§ WORK TO COMPLETE: Return a copy of each line in the listing that includes the word "site".

DATA FOR THIS EXERCISE section start

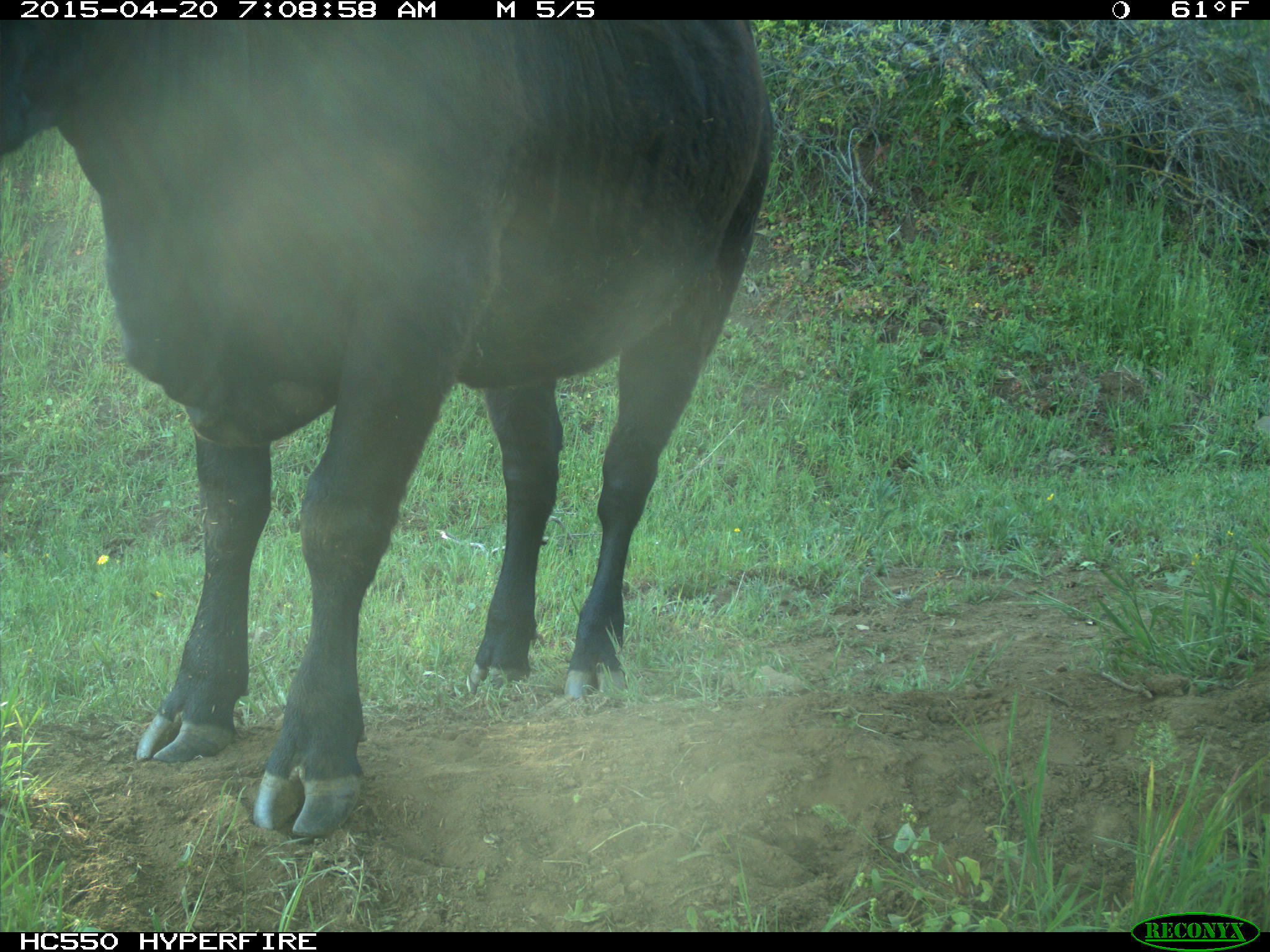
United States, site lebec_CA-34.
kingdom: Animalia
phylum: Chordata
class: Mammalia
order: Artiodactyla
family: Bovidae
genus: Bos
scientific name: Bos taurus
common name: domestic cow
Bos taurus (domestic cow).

DATA FOR THIS EXERCISE section end
DATA FOR THIS EXERCISE section start

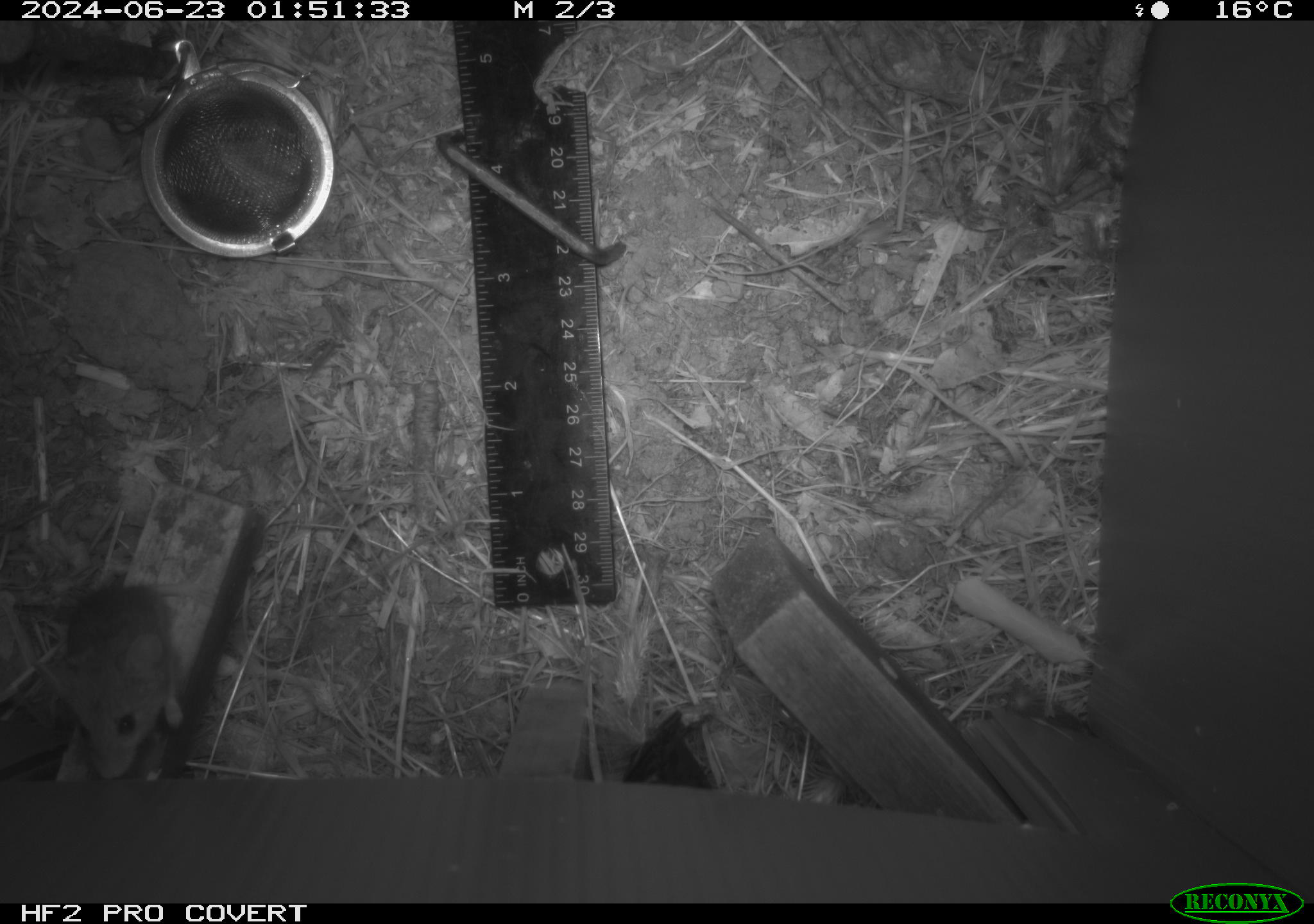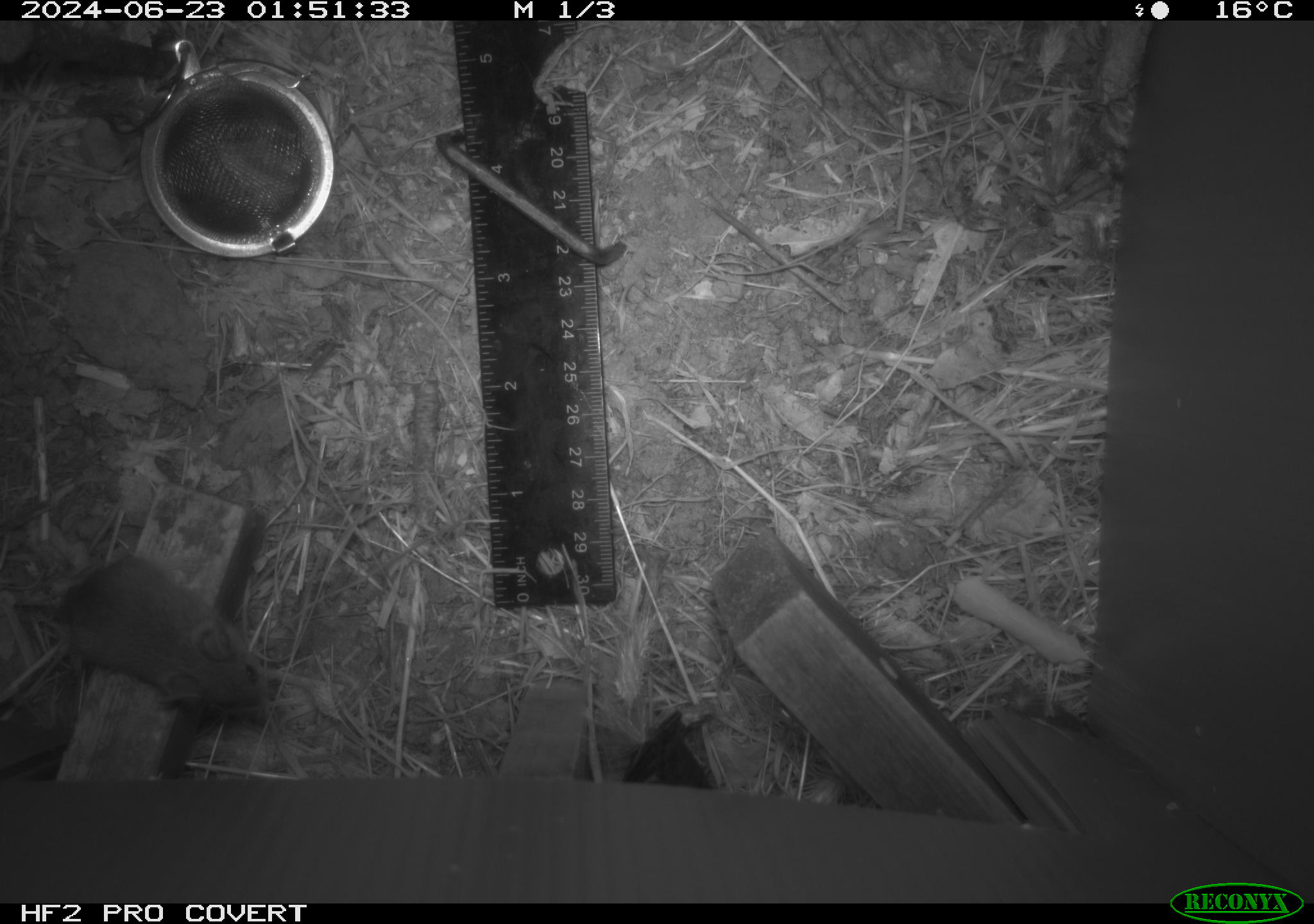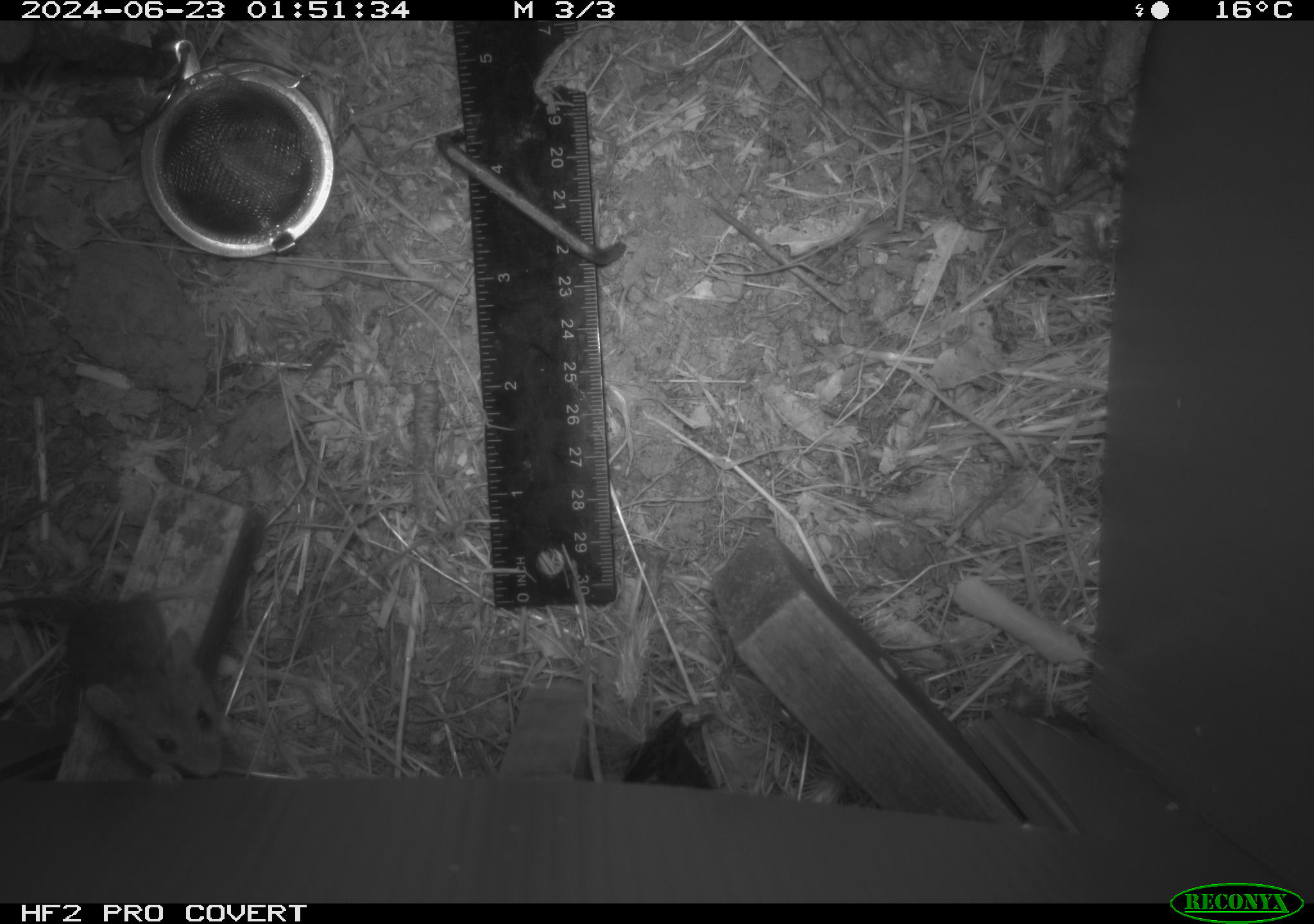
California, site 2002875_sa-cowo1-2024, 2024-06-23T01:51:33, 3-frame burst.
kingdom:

DATA FOR THIS EXERCISE section end

§ EXPECTED OUTPUT:
United States, site lebec_CA-34.
California, site 2002875_sa-cowo1-2024, 2024-06-23T01:51:33, 3-frame burst.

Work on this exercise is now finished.